When I go to an open-house Friday night meal and over a hundred people are eating there, free of charge, and the host stands up and apologizes that it’s a bit crowded, but don’t worry-they’re adding on, I think to myself, “Jerusalem, it’s a hell of a town.”
When my wallet falls into a sewer and before I even have a chance to attempt to get it out myself, a bunch of strangers crowd around, push me “out of the way” and do it themselves, I think to myself, “Jerusalem, it’s a hell of a town.”

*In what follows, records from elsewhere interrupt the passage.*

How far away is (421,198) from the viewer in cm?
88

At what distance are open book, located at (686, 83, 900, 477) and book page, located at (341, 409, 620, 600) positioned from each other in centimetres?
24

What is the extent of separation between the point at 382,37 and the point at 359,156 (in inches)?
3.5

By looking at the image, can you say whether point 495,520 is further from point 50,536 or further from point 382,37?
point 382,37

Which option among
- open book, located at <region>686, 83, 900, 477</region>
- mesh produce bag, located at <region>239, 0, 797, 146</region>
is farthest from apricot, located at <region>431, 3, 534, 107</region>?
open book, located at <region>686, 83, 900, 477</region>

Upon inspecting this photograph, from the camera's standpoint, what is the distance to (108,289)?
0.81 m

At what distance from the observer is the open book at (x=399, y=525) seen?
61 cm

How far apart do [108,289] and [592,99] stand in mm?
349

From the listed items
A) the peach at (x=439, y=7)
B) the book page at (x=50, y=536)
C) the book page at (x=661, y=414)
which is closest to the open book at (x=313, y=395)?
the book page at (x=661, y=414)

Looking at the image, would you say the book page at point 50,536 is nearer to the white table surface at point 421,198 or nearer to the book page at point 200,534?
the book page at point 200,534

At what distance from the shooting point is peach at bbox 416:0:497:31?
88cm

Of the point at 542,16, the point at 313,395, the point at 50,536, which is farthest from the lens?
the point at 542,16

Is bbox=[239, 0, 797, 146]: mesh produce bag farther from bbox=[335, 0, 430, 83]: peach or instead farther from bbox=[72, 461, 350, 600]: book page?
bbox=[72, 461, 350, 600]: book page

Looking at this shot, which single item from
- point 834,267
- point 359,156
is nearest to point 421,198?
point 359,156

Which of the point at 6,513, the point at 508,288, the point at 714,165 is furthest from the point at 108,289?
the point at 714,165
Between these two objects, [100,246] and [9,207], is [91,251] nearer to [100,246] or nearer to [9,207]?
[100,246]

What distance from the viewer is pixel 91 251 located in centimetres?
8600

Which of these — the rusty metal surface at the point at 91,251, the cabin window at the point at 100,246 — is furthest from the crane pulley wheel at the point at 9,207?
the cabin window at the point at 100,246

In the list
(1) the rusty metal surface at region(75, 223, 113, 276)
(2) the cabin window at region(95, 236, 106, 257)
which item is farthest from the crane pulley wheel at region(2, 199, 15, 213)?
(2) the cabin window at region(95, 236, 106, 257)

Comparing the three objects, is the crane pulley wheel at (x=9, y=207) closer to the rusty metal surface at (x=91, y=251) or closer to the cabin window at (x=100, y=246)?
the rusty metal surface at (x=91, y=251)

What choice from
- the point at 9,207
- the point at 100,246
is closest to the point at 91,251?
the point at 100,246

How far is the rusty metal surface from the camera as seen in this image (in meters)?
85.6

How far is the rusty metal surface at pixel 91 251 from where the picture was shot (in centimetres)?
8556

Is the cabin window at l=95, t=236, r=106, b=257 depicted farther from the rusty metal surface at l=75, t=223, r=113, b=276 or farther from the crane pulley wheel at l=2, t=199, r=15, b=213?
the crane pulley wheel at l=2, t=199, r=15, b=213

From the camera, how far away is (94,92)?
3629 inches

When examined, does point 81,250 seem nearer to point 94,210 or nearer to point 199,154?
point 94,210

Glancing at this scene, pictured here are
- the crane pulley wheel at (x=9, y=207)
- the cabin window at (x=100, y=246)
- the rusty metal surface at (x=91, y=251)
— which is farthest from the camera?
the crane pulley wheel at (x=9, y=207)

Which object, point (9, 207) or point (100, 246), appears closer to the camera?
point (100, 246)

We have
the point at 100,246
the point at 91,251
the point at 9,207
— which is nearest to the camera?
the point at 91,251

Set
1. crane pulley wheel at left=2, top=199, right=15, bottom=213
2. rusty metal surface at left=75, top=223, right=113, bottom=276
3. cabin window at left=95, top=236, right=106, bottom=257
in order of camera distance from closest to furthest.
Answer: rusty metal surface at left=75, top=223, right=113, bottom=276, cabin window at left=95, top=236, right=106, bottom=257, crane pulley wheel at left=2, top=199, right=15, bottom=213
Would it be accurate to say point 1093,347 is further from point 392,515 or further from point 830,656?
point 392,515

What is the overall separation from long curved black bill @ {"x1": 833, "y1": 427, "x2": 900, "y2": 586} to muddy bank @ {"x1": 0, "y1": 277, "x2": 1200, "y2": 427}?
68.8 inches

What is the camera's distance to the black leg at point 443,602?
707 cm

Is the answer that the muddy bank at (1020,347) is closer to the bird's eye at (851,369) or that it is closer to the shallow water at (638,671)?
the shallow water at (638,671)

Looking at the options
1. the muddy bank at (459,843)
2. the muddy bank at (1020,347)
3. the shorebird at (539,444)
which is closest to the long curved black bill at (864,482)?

When I sit out on my balcony and take in the view. When I look to my left and see the Western Wall and Temple Mount. When I look straight ahead and I see a candlelit wedding in the gardens by the southern wall of the Temple Mount. When I look to my right and see the lights twinkling in the ancient City of David. When I see the beautiful fireworks shooting up, indicating that one of our “cousins” just got married. When I sit and watch the orange, layered sunrise, like a breathtaking painting over the hills of Jordan as a rooster crows, I think to myself, “Jerusalem, it’s a hell of a town.”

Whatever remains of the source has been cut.